MediaResourceManagerImpl implements org.swordapp.server.MediaResourceManager

Method: getMediaResourceRepresentation()
Accessed via: GET http://<yourServer>/<yourWebapp>/edit-media/
Returns: org.swordapp.server.MediaResource
Purpose: ?

Method: replaceMediaResource()
Accessed via: PUT http://<yourServer>/<yourWebapp>/edit-media/
Returns: org.swordapp.server.DepositReceipt
Purpose: Swap a media resource (pdf/doc etc….) in the repository with the one being “PUT’ed”
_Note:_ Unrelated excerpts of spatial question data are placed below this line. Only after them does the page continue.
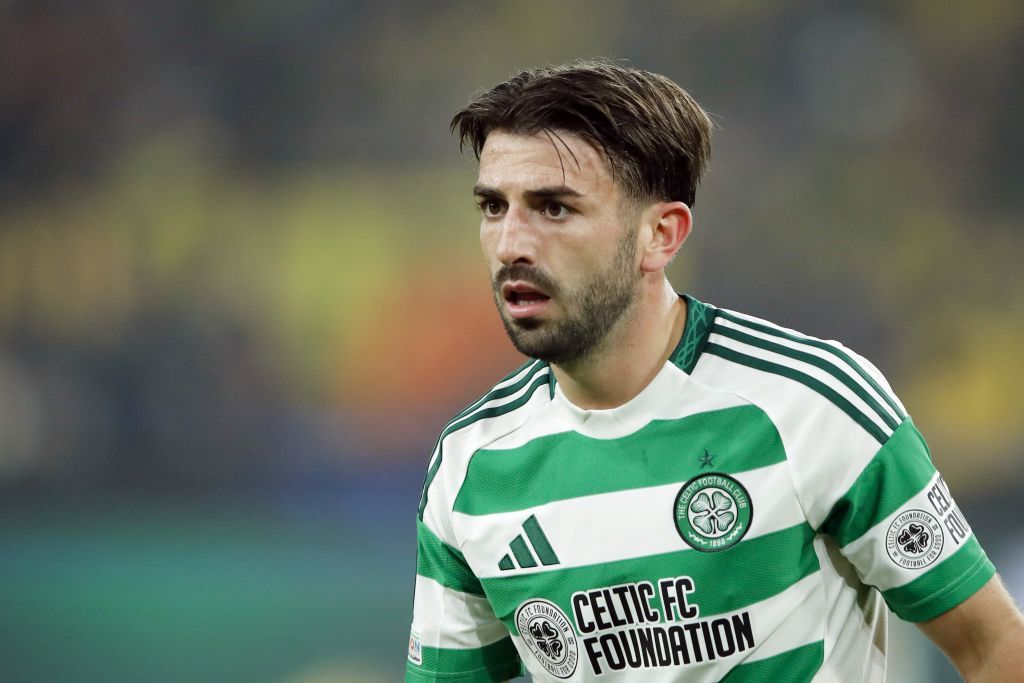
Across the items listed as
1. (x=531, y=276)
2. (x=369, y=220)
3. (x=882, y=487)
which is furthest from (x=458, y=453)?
(x=369, y=220)

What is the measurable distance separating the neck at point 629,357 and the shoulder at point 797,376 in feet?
0.23

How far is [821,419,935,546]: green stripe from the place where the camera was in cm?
168

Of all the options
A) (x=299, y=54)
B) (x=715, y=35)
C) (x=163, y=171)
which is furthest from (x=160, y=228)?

Method: deleteMediaResource()
Accessed via: DELETE http://<yourServer>/<yourWebapp>/edit-media/
Purpose: Delete a media resource (pdf/doc etc….)from the repository

Method: addResource()
Accessed via: POST http://<yourServer>/<yourWebapp>/edit-media/
Returns: org.swordapp.server.DepositReceipt
Purpose: Add a media resource (pdf/doc etc….) to the repository

ContainerManagerImpl implements org.swordapp.server.ContainerManager

Method: getEntry()
Accessed via: GET http://<yourServer>/<yourWebapp>/edit/
Returns: org.swordapp.server.DepositReceipt
Purpose: Gets an entry from the repository

Method: replaceMetadata()
Accessed via: PUT http://<yourServer>/<yourWebapp>/edit/
Returns: org.swordapp.server.DepositReceipt
Purpose: Replaces metadata for an entry

Method: replaceMetadataAndMediaResource()
Accessed via: PUT http://<yourServer>/<yourWebapp>/edit/
Returns: org.swordapp.server.DepositReceipt
Purpose: Replaces metadata and media associated with an entry

Method: addMetadataAndResources()
Accessed via: Does not appear to be “directly” accessible via any specific HTTP request
Returns: org.swordapp.server.DepositReceipt
Purpose: Not used by the ContainerAPI yet, but presumably it would be for adding a series of entries and associated metadata

Method: addMetadata()
Accessed via: POST http://<yourServer>/<yourWebapp>/edit/
Returns: org.swordapp.server.DepositReceipt
Purpose: Adding metadata to an entry

Method: addResources()
Accessed via: Does not appear to be “directly” accessible
Returns: org.swordapp.server.DepositReceipt
Purpose: Not used by the ContainerAPI yet, but presumably it would be for adding a series of entries

Method: deleteContainer()
Accessed via: DELETE http://<yourServer>/<yourWebapp>/edit/<your container>
Purpose: Delete a container of entries

Method: useHeaders()
Accessed via: POST http://<yourServer>/<yourWebapp>/edit/
Returns: org.swordapp.server.DepositReceipt
Purpose: Used when depositing only information specified in the HTTP headers, no entry/ies (i.e. no content body to the POST) will have been specified

Method: isStatementRequest()
Accessed via: GET http://<yourServer>/<yourWebapp>/edit/
Returns: java.lang.boolean
Purpose: ?

StatementManagerImpl implements org.swordapp.server.StatementManager

Method: getStatement()
Accessed via: GET http://<yourServer>/<yourWebapp>/statement/
Returns: org.swordapp.server.Statement
Purpose: ?

And finally…

Once you have all that setup (and I’d recommend just creating skeleton override methods for the objects implementing interfaces for the time being whilst you figure the code out), you can then start coding the abdera / sword code and try make the client do something. The client itself comes with a handy cli driven (SwordCLI) interface that you can point at your newly created server instance and test the various example methods. I would recommend though, that you comment out the entire list of method references in the main method and go through the list iteratively to slowly make each part of your server work…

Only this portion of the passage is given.